#### TEXT PROVIDED
*-*-*
Calculating the hyperfine coupling constant: Difference between revisions

Revision as of 10:17, 5 March 2025

The hyperfine coupling constant (cf. hyperfine splitting) describes the interaction between the nuclear magnetic dipole moment and the magnetic field generated by the electrons (i.e. the nuclear spin-electron spin coupling. The hyperfine coupling constant is calculated using LHYPERFINE ^[1]. The hyperfine splitting often includes the interaction between the nuclear quadrupole moment and the electric field gradient (EFG), which is calculated separately using LEFG and the description in performing an EFG calculation. The hyperfine splitting can be measured using electron paramagnetic resonance (EPR), also called electron-spin resonance (ESR), and in atomic spectroscopy. The theory is covered in the NMR category page and LHYPERFINE page.

Step-by-step instructions

The hyperfine constant is calculated post-self-consistent field (SCF) using LHYPERFINE. A well-converged SCF calculation is therefore crucial. The hyperfine coupling constant is sensitive to several input parameters that must all be tested.

Step 1 (optional): Calculate the hyperfine constant using a previously converged calculation.

Since the hyperfine constant is calculated post-SCF, you can use a previously converged WAVECAR with ISTART = 1 and NELM = 1. The corresponding density, CHGCAR is calculated from the WAVECAR file before the first elementary step so need not be provided.

Step 2a: Define the nuclear gyromagnetic ratios

The hyperfine coupling constant depends on the nuclear gyromagnetic ratios defined in NGYROMAG. Since the defaults are set to 1, the gyromagnetic ratios must be defined to obtain meaningful coupling constants. Each species in your POSCAR file should be defined; there is no need to define each individual ion.

Step 2b (optional): Determine a suitable energetic break value

The break condition for the self-consistency step EDIFF does not strongly influence the coupling parameter for our test systems. However, it is important to confirm this for your system before performing more expensive convergence tests.

The hyperfine coupling constant depends on the nuclear gyromagnetic ratios defined in NGYROMAG. Since the defaults are set to 1, the gyromagnetic ratios must be defined to obtain meaningful coupling constants. Each species in your POSCAR file should be defined; there is no need to define each individual ion.

Step 3: Converge the plane-wave energy cutoff

The plane-wave basis can strongly influence the coupling constant. Unconverged values should not be compared to experiment. Perform multiple calculations while increasing the basis set size, as defined in ENCUT, incrementally (e.g., by 100 eV intervals). Convergence should be aimed to be within 0.1 MHz, although this will not be feasible for heavier elements.

Step 4: Converge the k point mesh

Similar to the basis, the k point mesh can strongly influence the coupling constant. The k point mesh should be increased incrementally, i.e., 1x1x1, 2x2x2, 3x3x3, until convergence to within 0.1 MHz is achieved.
*-*-*
#### GIVEN MATERIAL
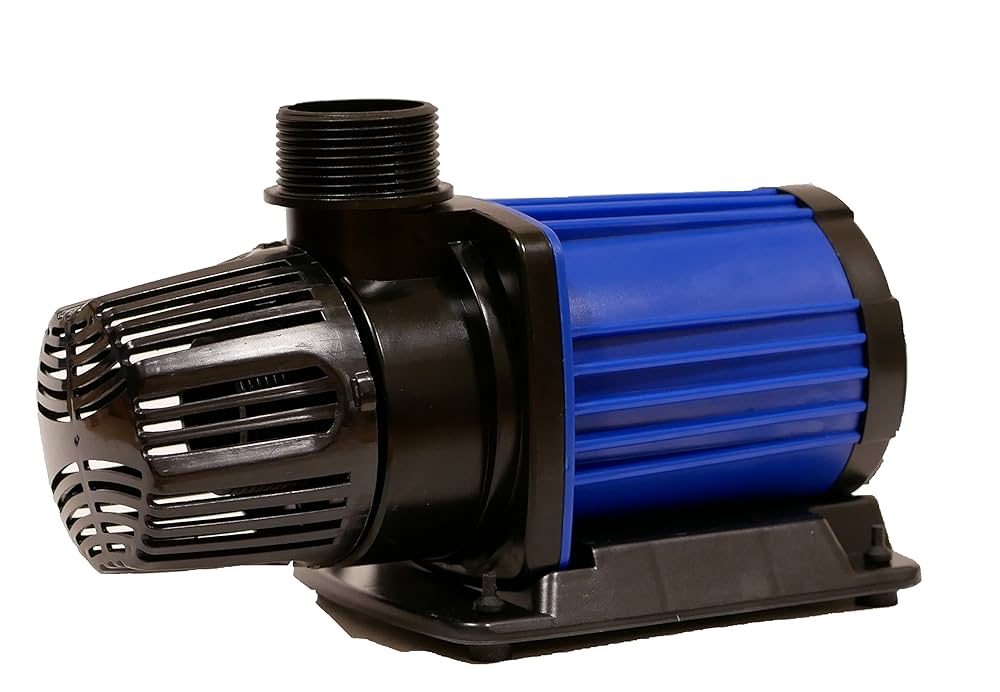 1ヶ月保証：HSBAO社製 DEP-10000 10000L/H DC水中ポンプ 【公式通販】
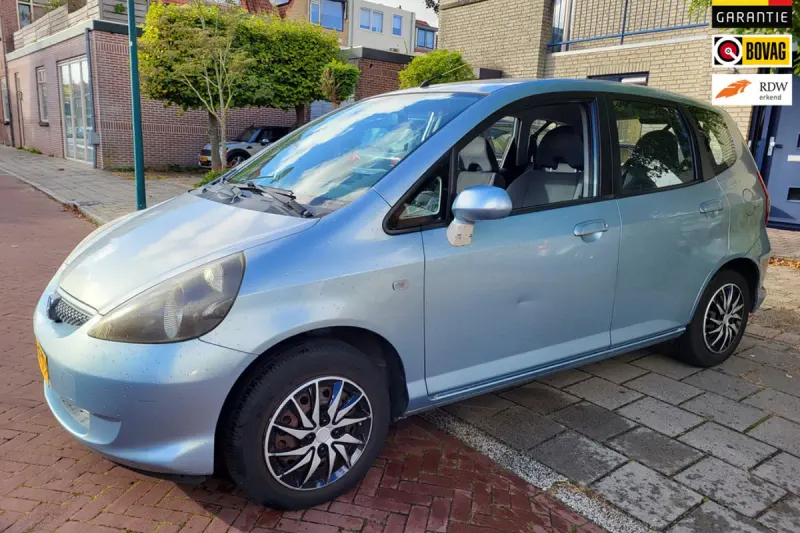 Honda Jazz (2004)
*-*-*
#### APPLY WHAT YOU READ
1. In the text on the hyperfine coupling constant, restate the part that opens with the words containing "The hyperfine constant is calculated post-self-consistent" and closes with "not be provided.", substituting "wavefunction file" for "WAVECAR" each time it occurs.
2. Answer these from the text on the hyperfine coupling constant:
(a) Which methods can measure the hyperfine splitting?
(b) What are the default values of the nuclear gyromagnetic ratios?
(c) What interval does the text suggest as an example for increasing ENCUT?

#### ANSWERS TO THIS EXERCISE
1.
The hyperfine constant is calculated post-self-consistent field (SCF) using LHYPERFINE. A well-converged SCF calculation is therefore crucial. The hyperfine coupling constant is sensitive to several input parameters that must all be tested.

Step 1 (optional): Calculate the hyperfine constant using a previously converged calculation.

Since the hyperfine constant is calculated post-SCF, you can use a previously converged wavefunction file with ISTART = 1 and NELM = 1. The corresponding density, CHGCAR is calculated from the wavefunction file file before the first elementary step so need not be provided.

2.
(a) Electron paramagnetic resonance (EPR), also called electron-spin resonance (ESR), and atomic spectroscopy.
(b) 1.
(c) 100 eV intervals.